**Texto-base**

Foi tudo muito rápido. Fosse qualquer um, desistiria da empreitada. Mas não José Celso Martinez Corrêa (1937-2023). Em menos de dois meses, ele recriou o texto e dirigiu uma montagem de "Fausto", com 12 atores e músicos em cena. O espetáculo, que chega na próxima sexta-feira (5/4) ao CCBB-BH, onde cumpre temporada de quatro semanas, acabou se tornando a última direção do encenador.

 


A história não começa com Zé Celso, mas com o ator Ricardo Bittencourt e o produtor Luque Daltrozo. Em meados de 2022, a dupla recebeu o aval do Sesc-SP para uma montagem a partir de "A trágica história do Doutor Fausto". Escrito pelo inglês Christopher Marlowe no final do século 16, é o primeiro registro dramatúrgico do mito alemão sobre um homem que faz um pacto com o diabo.

 


Mas não havia tempo para um longo processo. Zé Celso foi convidado para fazer não uma adaptação, mas uma recriação do texto elizabetano. Na época, estava trabalhando com o diretor e dramaturgo Fernando de Carvalho, do coletivo Liquidificador, de Brasília. Com o convite de Bittencourt, amigo próximo de Zé Celso (estava inclusive no apartamento incendiado em julho de 2023, tragédia que matou o encenador), Carvalho também entrou no barco.

 




"Foi muito proveitoso. Em duas semanas, fizemos a tradução e a adaptação. Eram 15, 16 horas trabalhando. O Zé se perdia no tempo, mergulhou no processo mesmo", conta Carvalho. No meio deste trabalho, veio a notícia. O diretor convidado para assinar o espetáculo, Paulo Dourado, professor da Universidade Federal da Bahia (UFBA), desistiu do projeto.

**Dados fornecidos**
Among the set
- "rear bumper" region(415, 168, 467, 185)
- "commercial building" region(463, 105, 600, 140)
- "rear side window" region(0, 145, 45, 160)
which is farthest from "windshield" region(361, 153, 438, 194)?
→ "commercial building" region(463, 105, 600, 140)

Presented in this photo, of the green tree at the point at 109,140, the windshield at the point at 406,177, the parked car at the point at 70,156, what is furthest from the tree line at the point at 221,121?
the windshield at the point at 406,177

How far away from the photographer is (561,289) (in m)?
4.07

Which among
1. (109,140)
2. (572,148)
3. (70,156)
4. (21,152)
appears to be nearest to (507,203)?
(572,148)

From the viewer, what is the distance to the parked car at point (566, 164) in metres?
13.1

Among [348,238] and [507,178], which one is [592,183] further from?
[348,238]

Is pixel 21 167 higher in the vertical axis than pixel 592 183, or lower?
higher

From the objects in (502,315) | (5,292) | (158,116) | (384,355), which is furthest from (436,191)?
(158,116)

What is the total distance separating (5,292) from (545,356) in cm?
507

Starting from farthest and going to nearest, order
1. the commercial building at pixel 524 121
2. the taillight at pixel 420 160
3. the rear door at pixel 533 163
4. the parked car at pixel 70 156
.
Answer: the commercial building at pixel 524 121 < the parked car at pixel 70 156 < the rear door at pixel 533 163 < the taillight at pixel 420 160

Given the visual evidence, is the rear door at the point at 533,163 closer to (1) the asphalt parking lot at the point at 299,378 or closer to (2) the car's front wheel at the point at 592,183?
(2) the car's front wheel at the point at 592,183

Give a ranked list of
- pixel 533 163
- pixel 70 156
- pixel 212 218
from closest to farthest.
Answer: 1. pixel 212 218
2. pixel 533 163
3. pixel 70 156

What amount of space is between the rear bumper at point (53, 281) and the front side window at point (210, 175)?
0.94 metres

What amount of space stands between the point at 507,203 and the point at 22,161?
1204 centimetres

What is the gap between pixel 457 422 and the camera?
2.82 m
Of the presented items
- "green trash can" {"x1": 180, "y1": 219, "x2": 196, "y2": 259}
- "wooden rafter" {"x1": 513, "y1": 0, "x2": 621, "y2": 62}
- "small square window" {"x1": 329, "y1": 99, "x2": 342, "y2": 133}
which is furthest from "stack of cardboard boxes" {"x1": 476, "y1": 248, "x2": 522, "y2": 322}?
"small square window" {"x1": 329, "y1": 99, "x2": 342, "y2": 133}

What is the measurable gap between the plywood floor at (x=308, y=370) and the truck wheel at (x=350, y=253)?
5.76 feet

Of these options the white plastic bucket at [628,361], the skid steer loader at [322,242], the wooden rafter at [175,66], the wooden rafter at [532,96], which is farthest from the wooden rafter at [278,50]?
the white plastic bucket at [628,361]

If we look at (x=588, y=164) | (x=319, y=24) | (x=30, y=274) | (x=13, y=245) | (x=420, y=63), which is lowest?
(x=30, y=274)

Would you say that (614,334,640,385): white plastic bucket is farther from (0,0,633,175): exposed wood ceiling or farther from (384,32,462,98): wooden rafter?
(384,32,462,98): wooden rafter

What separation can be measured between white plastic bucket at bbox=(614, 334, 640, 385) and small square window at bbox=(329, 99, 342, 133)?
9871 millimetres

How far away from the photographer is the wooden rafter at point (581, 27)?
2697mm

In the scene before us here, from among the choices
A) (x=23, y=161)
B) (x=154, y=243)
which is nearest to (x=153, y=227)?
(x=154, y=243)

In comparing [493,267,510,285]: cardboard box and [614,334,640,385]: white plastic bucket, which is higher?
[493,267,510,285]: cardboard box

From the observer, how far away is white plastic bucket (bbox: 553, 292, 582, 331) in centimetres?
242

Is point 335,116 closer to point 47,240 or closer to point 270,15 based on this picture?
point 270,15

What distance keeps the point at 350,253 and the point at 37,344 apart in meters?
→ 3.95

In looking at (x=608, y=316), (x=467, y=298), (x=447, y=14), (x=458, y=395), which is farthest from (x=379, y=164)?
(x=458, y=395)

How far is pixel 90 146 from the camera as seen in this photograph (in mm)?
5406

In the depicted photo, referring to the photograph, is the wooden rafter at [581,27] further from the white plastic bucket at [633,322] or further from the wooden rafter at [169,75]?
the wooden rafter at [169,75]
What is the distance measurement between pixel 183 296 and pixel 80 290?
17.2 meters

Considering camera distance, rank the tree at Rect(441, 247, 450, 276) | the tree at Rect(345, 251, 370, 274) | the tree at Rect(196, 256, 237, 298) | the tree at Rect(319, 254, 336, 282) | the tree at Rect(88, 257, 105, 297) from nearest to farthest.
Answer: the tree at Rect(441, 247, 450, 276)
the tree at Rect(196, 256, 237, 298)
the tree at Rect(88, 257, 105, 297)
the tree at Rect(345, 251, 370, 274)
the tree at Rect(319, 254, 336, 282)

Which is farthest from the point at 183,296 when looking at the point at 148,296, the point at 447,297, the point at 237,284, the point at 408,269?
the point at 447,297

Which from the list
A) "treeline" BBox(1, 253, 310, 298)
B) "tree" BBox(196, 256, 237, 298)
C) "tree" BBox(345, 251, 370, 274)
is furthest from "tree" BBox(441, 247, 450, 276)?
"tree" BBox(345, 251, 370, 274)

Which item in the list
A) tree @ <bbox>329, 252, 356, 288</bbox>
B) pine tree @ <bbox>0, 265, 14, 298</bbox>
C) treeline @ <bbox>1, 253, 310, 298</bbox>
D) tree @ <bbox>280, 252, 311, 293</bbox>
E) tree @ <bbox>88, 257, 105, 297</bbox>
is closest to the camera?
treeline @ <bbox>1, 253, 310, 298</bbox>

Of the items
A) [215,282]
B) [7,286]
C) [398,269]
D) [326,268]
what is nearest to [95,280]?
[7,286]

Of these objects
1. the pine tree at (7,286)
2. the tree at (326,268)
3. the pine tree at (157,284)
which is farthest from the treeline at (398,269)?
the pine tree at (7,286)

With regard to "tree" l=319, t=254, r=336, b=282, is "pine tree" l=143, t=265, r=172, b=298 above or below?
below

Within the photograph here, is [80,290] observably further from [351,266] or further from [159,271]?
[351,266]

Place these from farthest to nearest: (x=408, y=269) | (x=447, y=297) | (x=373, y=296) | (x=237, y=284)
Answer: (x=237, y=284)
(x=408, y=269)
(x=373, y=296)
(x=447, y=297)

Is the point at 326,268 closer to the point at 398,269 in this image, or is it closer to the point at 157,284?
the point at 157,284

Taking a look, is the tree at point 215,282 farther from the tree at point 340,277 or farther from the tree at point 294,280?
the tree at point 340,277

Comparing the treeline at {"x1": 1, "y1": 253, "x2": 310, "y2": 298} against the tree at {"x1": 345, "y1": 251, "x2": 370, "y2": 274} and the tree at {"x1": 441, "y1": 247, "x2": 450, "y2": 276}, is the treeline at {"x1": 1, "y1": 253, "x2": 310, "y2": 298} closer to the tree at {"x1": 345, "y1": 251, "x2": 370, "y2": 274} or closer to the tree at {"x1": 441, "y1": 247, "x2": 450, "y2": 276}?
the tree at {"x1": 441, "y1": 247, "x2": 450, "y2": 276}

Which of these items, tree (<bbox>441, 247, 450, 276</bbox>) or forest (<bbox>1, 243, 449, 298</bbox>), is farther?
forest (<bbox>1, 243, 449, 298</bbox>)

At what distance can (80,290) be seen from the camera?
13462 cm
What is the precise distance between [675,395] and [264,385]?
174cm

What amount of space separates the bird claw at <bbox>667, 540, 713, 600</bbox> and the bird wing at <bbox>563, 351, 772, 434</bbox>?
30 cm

**Exercícios propostos**
- a) No texto-base sobre a montagem de "Fausto", traduza para o inglês a frase "Em menos de dois meses, ele recriou o texto e dirigiu uma montagem de "Fausto", com 12 atores e músicos em cena."
- b) Dê a continuação do texto sobre a montagem de "Fausto" dirigida por Zé Celso, começando logo após a última frase do texto-base.

**Respostas por exercício**
- a) In less than two months, he recreated the text and directed a production of "Fausto," with 12 actors and musicians on stage.

- b)
 

Zé Celso Martinez Corrêa foi vítima de um incêndio em seu apartamento, em julho de 2023 

Jennifer Glass/Divulgação 

TEMPORADA EM SP

 

Se já estavam fazendo a adaptação do texto, não poderiam dirigi-lo também?, foi a proposta que Bittencourt fez à dupla. Não havia muito o que discutir, já que teriam apenas um mês para ensaiar. E assim foi feito: em 12 de agosto de 2022 "Fausto" estreou no Sesc Pinheiros, em São Paulo. Foi uma temporada de cinco semanas com casa cheia, mil lugares em cada sessão.

 


Mesmo que não tenha sido concebido como um espetáculo do Oficina, acabou se tornando tal, já que os atores são do grupo fundado por Zé Celso no final dos anos 1950. Terminada a temporada paulistana, a montagem não mais foi encenada. Retorna agora, primeiramente no CCBB de Belo Horizonte, e depois nas unidades do Rio de Janeiro (em junho) e Brasília (em setembro). Zé Celso estava a par das três temporadas que ocorreriam neste ano.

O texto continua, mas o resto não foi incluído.